Requirement 1 => Return the passage from the interview about what's cool that starts at the words "JS: I hope you’re" and stops after "than flatters me.", copied word for word.
Requirement 2 => Carry the interview about what's cool forward from its last line.

Document passage =>
(begin)
EAG: I’m writing on the topic of cool, and what’s cool, and who’s cool, and what are the criteria.

JS: I hope you’re not coming to me for answers.

EAG: Well, it’s funny, that’s what everybody keeps saying.

JS: But I wonder if that’s because there’s almost a stigma to attaching yourself to the idea of being cool, because it’s not cool to think you’re cool.

EAG: It’s not cool to think you’re cool, and I think too the topic makes a lot of people nervous—

JS: It doesn’t make me nervous, but it’s hard to…maybe it’s just a habit of a lifetime, but I’m not used to thinking of myself as cool. It’s usually something that I think of as something that’s assigned by other people to people other than me. And when people tell me I’m cool, not in like, “That’s cool, Jim,” or something like that, but cool in terms of a trend or a zeitgeist or a legacy, it amuses me more than flatters me.

EAG: Why’s that?

JS: I suppose there’s some flattery anytime anybody kind of implicitly compliments you. But it amuses me more, because it seems so removed from the process whereby I go about doing things, which is usually quite heated. So the temperatures seem misaligned.

EAG: Tell me about the first time in your life that you remember thinking something was really cool. Even if you didn’t know the word yet.

JS: I think Audrey Hepburn. In Breakfast at Tiffany’s. I can’t remember clearly enough to know how she came on my radar as a child, but I became aware of her as an image, as a icon. And she seemed to embody a lot of things that later on Twiggy seemed to embody. There was a sort of lightheartedness but also a reserve, a distance. There was a sort of elegance mixed with a kind of goofiness. And yeah, there was that hint of an accent that made her most ordinary gestures and comments somehow more exotic. And Twiggy kind of did the same thing later on. And, you know, I grew up in the ’60s so these…skinny ladies… [laughs] were sort of the burgeoning of my sense of female otherness.

Now since then I’ve learned that Raquel Welch is pretty cool, too. [Laughs] She was pretty much the opposite. But she didn’t have that same kind of alien quality, almost. She seemed like a product of Hollywood, whereas Audrey Hepburn seemed very much like something apart from that. And then later on, I started identifying that same sort of quality with Marlene Dietrich. And, you know, in the ’60s they had all this kind of late, late shows. I don’t know if they were still around when you were—

EAG: Yeah.
(end)
Records of scene-based questions:
(begin)
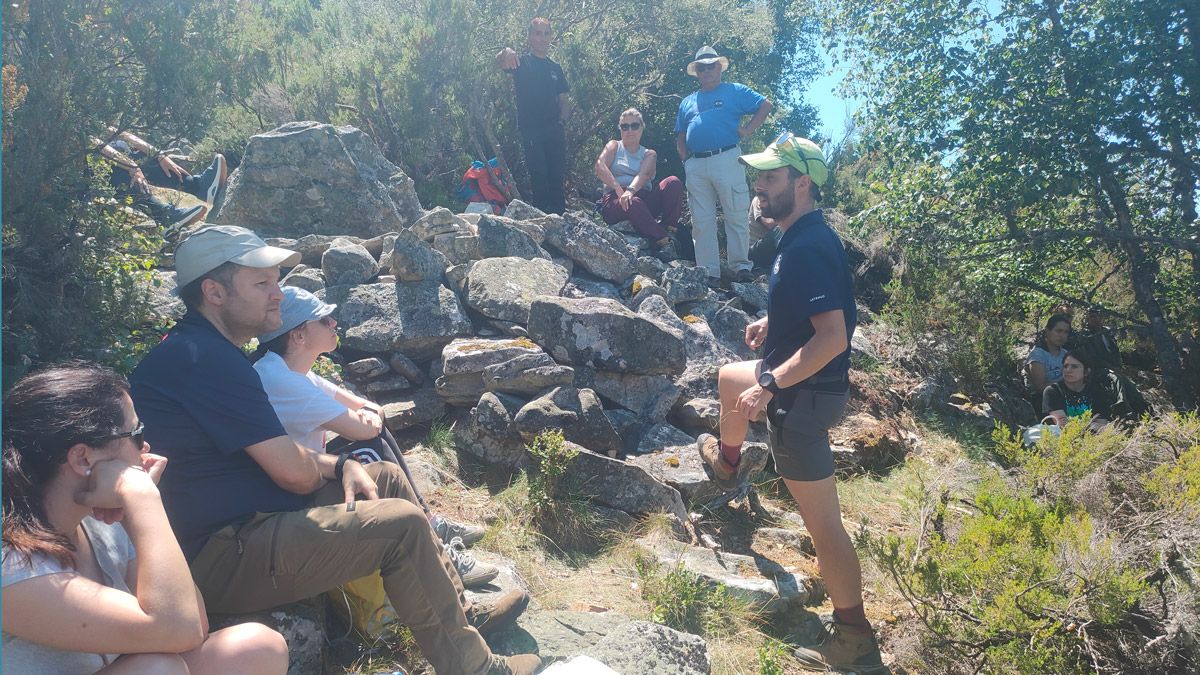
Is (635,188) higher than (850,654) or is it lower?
higher

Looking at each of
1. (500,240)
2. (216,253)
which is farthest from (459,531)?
(500,240)

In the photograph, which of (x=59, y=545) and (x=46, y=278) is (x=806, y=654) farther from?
(x=46, y=278)

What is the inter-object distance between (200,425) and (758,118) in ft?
21.9

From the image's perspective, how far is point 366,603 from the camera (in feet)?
10.5

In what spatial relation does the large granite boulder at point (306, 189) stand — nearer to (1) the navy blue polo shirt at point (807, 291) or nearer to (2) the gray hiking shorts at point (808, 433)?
Answer: (1) the navy blue polo shirt at point (807, 291)

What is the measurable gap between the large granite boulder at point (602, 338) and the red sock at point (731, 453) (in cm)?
153

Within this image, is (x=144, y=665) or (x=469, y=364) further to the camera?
(x=469, y=364)

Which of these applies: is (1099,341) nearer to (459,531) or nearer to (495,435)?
(495,435)

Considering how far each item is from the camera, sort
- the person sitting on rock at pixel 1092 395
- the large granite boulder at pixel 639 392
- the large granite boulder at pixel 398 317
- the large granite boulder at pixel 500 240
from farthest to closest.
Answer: the large granite boulder at pixel 500 240
the person sitting on rock at pixel 1092 395
the large granite boulder at pixel 639 392
the large granite boulder at pixel 398 317

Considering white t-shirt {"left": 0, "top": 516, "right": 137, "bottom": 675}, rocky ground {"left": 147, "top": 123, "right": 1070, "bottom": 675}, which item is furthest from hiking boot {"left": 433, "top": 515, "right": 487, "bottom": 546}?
white t-shirt {"left": 0, "top": 516, "right": 137, "bottom": 675}

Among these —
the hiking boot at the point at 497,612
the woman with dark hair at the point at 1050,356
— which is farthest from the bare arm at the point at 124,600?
the woman with dark hair at the point at 1050,356

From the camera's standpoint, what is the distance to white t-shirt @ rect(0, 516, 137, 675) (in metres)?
1.95

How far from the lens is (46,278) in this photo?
406cm

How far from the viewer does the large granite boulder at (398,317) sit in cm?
577
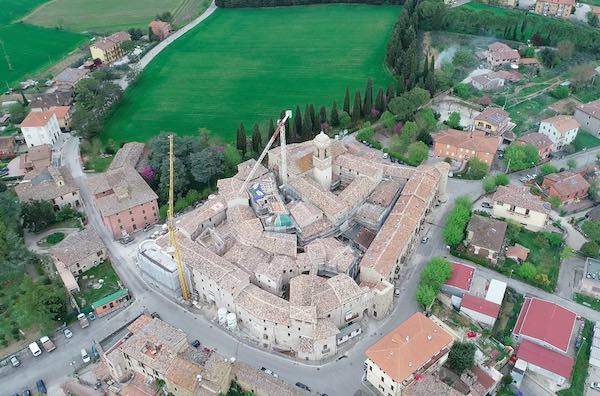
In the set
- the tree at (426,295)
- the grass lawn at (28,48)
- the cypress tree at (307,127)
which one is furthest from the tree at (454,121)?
the grass lawn at (28,48)

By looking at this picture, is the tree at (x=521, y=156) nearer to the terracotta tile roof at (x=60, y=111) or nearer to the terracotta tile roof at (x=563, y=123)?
the terracotta tile roof at (x=563, y=123)

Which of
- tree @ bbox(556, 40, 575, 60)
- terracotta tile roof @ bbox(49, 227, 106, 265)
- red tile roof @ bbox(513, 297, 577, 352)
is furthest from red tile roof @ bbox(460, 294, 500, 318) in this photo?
tree @ bbox(556, 40, 575, 60)

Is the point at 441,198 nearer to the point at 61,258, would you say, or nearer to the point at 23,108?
the point at 61,258

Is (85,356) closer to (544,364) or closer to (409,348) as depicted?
(409,348)

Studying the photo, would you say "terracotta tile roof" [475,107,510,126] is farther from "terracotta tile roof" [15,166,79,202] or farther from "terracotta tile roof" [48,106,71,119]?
"terracotta tile roof" [48,106,71,119]

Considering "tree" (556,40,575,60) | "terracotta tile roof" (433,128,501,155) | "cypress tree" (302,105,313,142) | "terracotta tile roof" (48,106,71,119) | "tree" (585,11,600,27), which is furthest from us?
"tree" (585,11,600,27)
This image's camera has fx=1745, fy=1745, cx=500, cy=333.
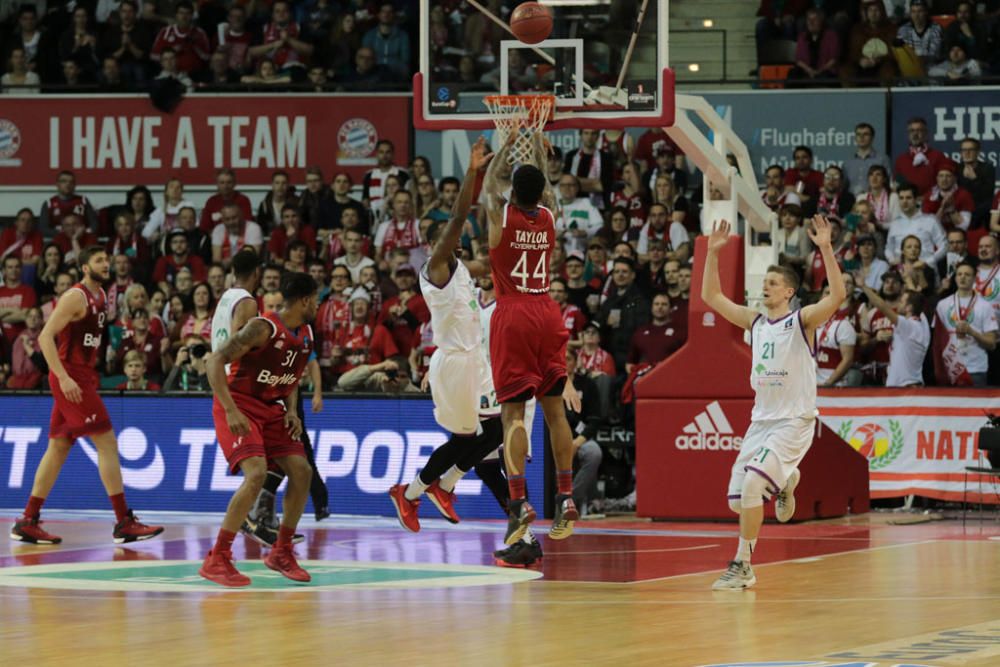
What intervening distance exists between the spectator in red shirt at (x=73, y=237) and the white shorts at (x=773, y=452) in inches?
496

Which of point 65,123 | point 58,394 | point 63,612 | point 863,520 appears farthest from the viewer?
point 65,123

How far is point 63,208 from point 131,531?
365 inches

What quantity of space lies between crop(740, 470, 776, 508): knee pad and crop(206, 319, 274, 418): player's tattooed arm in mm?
3088

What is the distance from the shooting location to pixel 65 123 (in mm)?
23297

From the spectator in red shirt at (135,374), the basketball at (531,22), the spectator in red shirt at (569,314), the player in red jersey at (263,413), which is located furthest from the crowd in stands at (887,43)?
the player in red jersey at (263,413)

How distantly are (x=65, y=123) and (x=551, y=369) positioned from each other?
13.8 metres

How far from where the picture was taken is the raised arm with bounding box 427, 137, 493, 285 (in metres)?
10.9

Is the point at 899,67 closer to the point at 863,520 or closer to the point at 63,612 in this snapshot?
the point at 863,520

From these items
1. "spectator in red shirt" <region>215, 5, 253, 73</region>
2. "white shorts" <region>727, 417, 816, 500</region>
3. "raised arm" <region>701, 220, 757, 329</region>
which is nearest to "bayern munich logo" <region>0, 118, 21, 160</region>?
"spectator in red shirt" <region>215, 5, 253, 73</region>

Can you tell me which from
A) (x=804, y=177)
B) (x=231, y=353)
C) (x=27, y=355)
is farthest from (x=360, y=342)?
(x=231, y=353)

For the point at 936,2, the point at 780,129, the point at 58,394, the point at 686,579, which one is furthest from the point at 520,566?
the point at 936,2

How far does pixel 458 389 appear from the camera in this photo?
12656 millimetres

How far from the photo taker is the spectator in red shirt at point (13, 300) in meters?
20.2

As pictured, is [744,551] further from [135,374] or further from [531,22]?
[135,374]
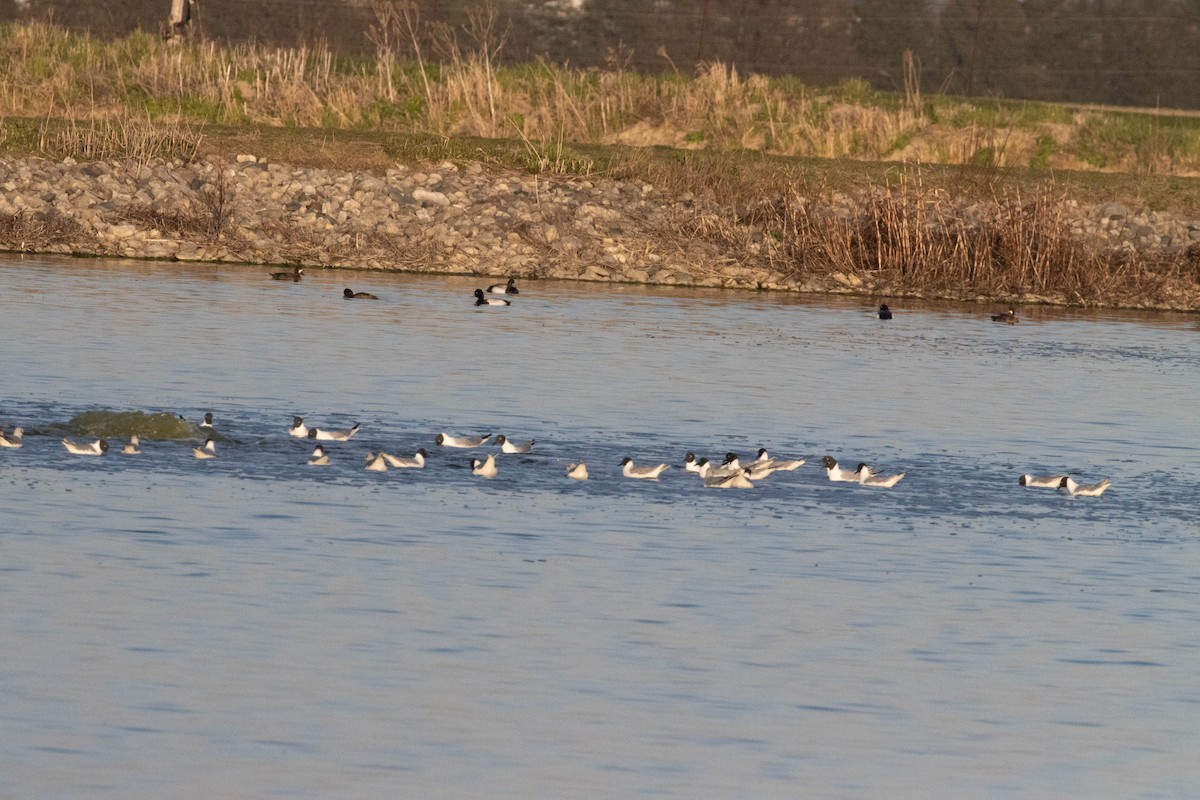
(end)
Written reply 1 =>
JS: I hope you’re not coming to me for answers.

EAG: Well, it’s funny, that’s what everybody keeps saying.

JS: But I wonder if that’s because there’s almost a stigma to attaching yourself to the idea of being cool, because it’s not cool to think you’re cool.

EAG: It’s not cool to think you’re cool, and I think too the topic makes a lot of people nervous—

JS: It doesn’t make me nervous, but it’s hard to…maybe it’s just a habit of a lifetime, but I’m not used to thinking of myself as cool. It’s usually something that I think of as something that’s assigned by other people to people other than me. And when people tell me I’m cool, not in like, “That’s cool, Jim,” or something like that, but cool in terms of a trend or a zeitgeist or a legacy, it amuses me more than flatters me.

Written reply 2 =>
JS: —but, you know, in the pre-cable days if you managed somehow to stay up late, particularly if you had an indulgent babysitter, you could watch all these interesting movies that weren’t on in the daytime. And they were often from Hollywood’s golden age, but sometimes they were also foreign movies. And like I said, I don’t know when all these exotic European-type women started coming onto my radar; I can’t remember. But it was something that seemed very different from the women I was encountering in Brooklyn. And the way they spoke was completely and utterly unlike the way my peers spoke or the way my schoolmates spoke or the teachers. So there was something quite enchanting about it, and that’s where I first kind of started looking or projecting this idea that that’s cool or these women are cool. Because they had reserve, they were understated yet at the same time flamboyant. There seemed to be this real paradox to their demeanors that I couldn’t quite reconcile. And that was what was intriguing about them. And alluring.

 

“They had reserve, they were understated yet at the same time flamboyant. There seemed to be this real paradox to their demeanors that I couldn’t quite reconcile.”

EAG: Is that tension still part of your criteria? 

JS: I think I use cool in a pretty ironic way these days. I’ll use it in conversation like, Oh, that’s cool, meaning, if you say so. I’ll accept your point of view reluctantly, but I’m not prepared to do battle over something that I consider potentially pretty trivial.

EAG: So removing the language aspect from it, what lights you up now?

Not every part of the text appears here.